Task to complete >> Write out the part of the kudaflib installation instructions that opens with the words containing "4. Open a **Terminal" and closes with "should work fine)", keeping every character as it appears.

Document segment >>
= = =

Open up a Terminal window and clone the repo locally:

\$ `git clone https://gitlab.sikt.no/kudaf/kudaflib.git`  


#### Option B: Installation from source:

1. Open up your **browser** and navigate to the project's GitLab page: **`https://gitlab.sikt.no/kudaf/kudaflib`**  

2. Once there, **download a ZIP file with the source code**  

![Download ZIP file](static/kdst_download.png)

3. Move the zipped file to whichever directory you want to use for this installation

4. Open a **Terminal window and navigate** to the directory where the zipped file is

5. **Unzip the downloaded file**, it will create a folder called `kudaflib-main` 

6. Switch to the newly created folder 

\$ `cd path/to/kudaflib-main` 


### Make sure Python3 is installed on your computer (versions from 3.8 up to 3.11 should work fine)

= = =

Given information >>
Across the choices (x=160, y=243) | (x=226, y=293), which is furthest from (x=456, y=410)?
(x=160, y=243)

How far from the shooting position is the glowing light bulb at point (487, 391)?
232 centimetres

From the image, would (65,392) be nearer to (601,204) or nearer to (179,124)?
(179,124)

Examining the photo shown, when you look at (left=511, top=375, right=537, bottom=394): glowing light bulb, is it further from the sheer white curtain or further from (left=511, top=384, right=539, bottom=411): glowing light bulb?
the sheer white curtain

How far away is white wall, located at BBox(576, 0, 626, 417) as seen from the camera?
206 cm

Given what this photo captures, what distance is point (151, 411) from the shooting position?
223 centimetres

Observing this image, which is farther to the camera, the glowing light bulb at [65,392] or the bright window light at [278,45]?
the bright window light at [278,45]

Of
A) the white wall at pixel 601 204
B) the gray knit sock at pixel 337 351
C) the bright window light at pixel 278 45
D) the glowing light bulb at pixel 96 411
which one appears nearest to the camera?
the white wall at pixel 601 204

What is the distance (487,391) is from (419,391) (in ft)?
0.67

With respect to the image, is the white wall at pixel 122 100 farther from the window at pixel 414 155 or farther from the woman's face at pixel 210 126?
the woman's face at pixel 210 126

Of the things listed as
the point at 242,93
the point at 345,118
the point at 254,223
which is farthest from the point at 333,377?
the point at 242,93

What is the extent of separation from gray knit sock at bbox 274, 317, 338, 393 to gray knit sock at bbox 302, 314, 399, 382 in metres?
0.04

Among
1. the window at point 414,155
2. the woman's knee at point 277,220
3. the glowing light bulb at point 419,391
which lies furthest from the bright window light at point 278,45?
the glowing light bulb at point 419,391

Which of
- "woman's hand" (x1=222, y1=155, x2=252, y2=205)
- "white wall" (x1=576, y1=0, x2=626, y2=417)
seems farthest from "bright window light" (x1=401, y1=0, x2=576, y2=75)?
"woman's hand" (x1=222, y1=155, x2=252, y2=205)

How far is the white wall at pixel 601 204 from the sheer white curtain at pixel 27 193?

= = =

Answer to this task >>
4. Open a **Terminal window and navigate** to the directory where the zipped file is

5. **Unzip the downloaded file**, it will create a folder called `kudaflib-main` 

6. Switch to the newly created folder 

\$ `cd path/to/kudaflib-main` 


### Make sure Python3 is installed on your computer (versions from 3.8 up to 3.11 should work fine)